Kutipan Sumber >>
^^^^^^^^

Ketika Mimpi Jadi Nyata



"Buat perubahan dengan sedikit lebih disiplin dan kerja keras"


Tuesday, June 21, 2011

DI BALIK KISAH "MIMPI AINI"

Dalam perjalanan saya memberikan pelatihan “Belajar tepat prestasi hebat” di sejumlah kota yang ada di Indonesia, saya selalu menanyakan satu pertanyaan yang sama yaitu “ Apa sih cita-cita setiap peserta pelatihan?”. Mereka memberikan beraneka ragam jawaban kepada saya. Mulai dari ingin menjadi orang terkenal, menjadi pengusaha, guru, insinyur, pemain bola, dan aneka profesi lainnya.
Namun terdapat satu kesamaan yang selalu saya temui dalam setiap pelatihan yaitu cita-cita untuk menjadi seorang dokter. Dan lebih hebatnya lagi cita-cita menjadi seorang dokter bisa dimiliki oleh lebih dari dua orang dari sekitar empat puluh orang peserta pelatihan. Ternyata menjadi dokter menjadi peringkat pertama dari cita-cita anak usia 14-19 tahun yang mengikuti pelatihan saya, entah itu di kota besar maupun didaerah terpencil.

^^^^^^^^

Tugas yang Dikerjakan >>
#1 Jawab pertanyaan ini berdasarkan tulisan tentang cita-cita peserta pelatihan.
(a) Apa judul pelatihan yang diberikan di sejumlah kota di Indonesia?
(b) Cita-cita apa yang selalu ditemui dalam setiap pelatihan?
(c) Berapa rentang usia anak yang menjadikan dokter sebagai cita-cita peringkat pertama?
#2 Salin bagian tulisan tentang cita-cita peserta pelatihan, mulai dari "Dalam perjalanan saya" dan berakhir pada "maupun didaerah terpencil.".
#3 Teruskan tulisan tentang cita-cita peserta pelatihan setelah kalimat terakhirnya.
Daftar berikut tidak diperlukan untuk menjawab.

^^^^^^^^

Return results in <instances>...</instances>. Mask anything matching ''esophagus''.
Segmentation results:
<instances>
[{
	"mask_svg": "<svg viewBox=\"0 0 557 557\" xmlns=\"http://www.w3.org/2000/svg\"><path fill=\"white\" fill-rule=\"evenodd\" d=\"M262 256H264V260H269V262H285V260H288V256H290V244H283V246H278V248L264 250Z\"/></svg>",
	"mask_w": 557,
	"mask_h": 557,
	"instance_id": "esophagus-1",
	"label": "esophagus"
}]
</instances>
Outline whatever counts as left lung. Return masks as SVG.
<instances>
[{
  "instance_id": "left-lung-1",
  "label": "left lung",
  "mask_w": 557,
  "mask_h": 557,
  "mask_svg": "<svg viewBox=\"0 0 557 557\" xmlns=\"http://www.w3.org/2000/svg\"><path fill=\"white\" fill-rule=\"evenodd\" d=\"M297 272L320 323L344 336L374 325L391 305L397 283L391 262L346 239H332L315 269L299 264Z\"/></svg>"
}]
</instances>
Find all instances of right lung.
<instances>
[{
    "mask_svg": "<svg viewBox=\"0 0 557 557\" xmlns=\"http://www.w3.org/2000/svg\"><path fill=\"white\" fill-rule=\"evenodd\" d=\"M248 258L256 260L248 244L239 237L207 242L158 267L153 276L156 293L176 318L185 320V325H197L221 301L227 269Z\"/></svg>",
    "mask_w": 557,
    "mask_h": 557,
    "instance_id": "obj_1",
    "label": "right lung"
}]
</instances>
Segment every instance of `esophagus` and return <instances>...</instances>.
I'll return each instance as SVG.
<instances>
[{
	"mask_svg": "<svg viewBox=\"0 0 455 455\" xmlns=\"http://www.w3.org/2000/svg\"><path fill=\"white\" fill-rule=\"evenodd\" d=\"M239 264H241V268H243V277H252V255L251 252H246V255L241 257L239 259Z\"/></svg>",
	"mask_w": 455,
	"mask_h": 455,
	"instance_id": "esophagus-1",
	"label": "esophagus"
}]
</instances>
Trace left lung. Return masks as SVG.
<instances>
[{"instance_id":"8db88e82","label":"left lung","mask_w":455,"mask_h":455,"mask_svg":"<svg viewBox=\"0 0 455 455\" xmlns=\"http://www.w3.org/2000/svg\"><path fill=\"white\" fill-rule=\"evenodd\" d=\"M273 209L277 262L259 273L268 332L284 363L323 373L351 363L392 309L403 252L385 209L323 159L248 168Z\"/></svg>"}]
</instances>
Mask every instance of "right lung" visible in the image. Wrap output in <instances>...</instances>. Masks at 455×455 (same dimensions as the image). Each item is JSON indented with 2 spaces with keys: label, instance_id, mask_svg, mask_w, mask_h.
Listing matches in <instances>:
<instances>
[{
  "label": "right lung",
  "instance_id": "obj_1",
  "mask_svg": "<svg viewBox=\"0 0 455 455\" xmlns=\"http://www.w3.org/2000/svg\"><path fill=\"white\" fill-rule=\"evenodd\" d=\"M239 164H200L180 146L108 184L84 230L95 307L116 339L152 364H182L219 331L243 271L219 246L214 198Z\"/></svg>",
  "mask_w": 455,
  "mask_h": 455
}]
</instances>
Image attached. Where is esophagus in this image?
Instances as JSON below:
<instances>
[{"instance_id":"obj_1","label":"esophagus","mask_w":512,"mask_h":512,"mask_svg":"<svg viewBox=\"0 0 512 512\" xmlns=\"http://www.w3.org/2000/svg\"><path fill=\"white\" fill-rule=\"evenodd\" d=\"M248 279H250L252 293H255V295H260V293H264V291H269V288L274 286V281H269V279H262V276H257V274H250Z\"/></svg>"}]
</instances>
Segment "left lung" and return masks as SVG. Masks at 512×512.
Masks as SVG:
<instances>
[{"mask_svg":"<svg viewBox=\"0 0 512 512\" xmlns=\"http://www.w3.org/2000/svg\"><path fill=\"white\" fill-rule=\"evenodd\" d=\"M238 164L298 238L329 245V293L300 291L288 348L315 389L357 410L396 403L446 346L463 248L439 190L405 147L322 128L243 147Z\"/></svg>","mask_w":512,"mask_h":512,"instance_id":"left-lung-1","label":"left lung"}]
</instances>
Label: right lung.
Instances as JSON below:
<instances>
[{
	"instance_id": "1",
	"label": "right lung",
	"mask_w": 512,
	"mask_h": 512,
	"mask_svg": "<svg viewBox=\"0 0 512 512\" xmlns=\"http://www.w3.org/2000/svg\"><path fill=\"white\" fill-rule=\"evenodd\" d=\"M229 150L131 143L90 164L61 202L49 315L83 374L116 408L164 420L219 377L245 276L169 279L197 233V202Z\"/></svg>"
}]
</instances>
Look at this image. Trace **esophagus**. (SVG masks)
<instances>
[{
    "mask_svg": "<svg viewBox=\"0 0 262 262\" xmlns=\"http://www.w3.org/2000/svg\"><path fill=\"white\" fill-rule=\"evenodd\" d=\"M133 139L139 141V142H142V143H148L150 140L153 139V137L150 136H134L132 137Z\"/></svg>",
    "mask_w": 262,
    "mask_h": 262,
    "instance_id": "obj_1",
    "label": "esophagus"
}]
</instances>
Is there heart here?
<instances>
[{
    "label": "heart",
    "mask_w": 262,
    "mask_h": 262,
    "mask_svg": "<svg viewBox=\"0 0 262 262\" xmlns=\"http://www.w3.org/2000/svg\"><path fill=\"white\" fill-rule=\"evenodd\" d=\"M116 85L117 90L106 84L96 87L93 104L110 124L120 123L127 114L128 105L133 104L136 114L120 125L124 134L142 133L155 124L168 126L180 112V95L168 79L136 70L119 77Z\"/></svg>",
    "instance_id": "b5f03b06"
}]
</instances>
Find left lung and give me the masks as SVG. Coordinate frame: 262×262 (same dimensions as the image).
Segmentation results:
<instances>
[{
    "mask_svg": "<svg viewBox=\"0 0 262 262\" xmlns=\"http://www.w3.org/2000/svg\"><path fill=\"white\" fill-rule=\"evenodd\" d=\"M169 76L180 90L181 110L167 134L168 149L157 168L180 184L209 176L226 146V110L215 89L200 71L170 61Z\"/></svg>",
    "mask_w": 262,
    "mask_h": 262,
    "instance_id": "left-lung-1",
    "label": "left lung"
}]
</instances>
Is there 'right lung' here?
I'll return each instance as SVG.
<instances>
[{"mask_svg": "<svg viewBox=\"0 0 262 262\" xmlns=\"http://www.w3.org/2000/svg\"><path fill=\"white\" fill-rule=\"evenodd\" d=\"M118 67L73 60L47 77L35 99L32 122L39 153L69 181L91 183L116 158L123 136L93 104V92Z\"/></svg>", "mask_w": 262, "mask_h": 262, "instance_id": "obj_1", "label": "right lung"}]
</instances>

^^^^^^^^

Jawaban Tugas >>
#1
(a) "Belajar tepat prestasi hebat"
(b) Menjadi seorang dokter
(c) 14-19 tahun

#2
Dalam perjalanan saya memberikan pelatihan “Belajar tepat prestasi hebat” di sejumlah kota yang ada di Indonesia, saya selalu menanyakan satu pertanyaan yang sama yaitu “ Apa sih cita-cita setiap peserta pelatihan?”. Mereka memberikan beraneka ragam jawaban kepada saya. Mulai dari ingin menjadi orang terkenal, menjadi pengusaha, guru, insinyur, pemain bola, dan aneka profesi lainnya.
Namun terdapat satu kesamaan yang selalu saya temui dalam setiap pelatihan yaitu cita-cita untuk menjadi seorang dokter. Dan lebih hebatnya lagi cita-cita menjadi seorang dokter bisa dimiliki oleh lebih dari dua orang dari sekitar empat puluh orang peserta pelatihan. Ternyata menjadi dokter menjadi peringkat pertama dari cita-cita anak usia 14-19 tahun yang mengikuti pelatihan saya, entah itu di kota besar maupun didaerah terpencil.

#3
Menjadi seorang dokter memang merupakan sebuah keinginan yang mulia. Rata-rata ketika saya mulai menanyakan alasan menjadi dokter mereka bisa dengan lancar menjawab. Dan walaupun dengan kalimat yang berbeda, namun saya bisa menyimpulkan dalam tiga point alasan keinginan menjadi dokter. Yang pertama, mereka ingin membantu orang lain. Menolong orang yang sedang sakit adalah sebuah tugas yang mulia, apalagi jika yang sakit adalah orang yang kurang mampu. Yang kedua, profesi sebagai dokter dinilai sebagai profesi yang banyak menghasilkan uang. Dan memang itulah fakta yang saat ini kita lihat dilapangan. Status sebagai seorang dokter masih berada di strata tinggi dalam masyarakat Indonesia. Yang terakhir, dengan menjadi dokter bisa mengangkat derajat keluarga. Status sosial keluarga menjadi berubah ketika ada salah satu dari anggota keluarga yang memiliki jabatan sebagai dokter. Hal ini jelas sangat terasa terutama di kota kecil atau di pedesaan.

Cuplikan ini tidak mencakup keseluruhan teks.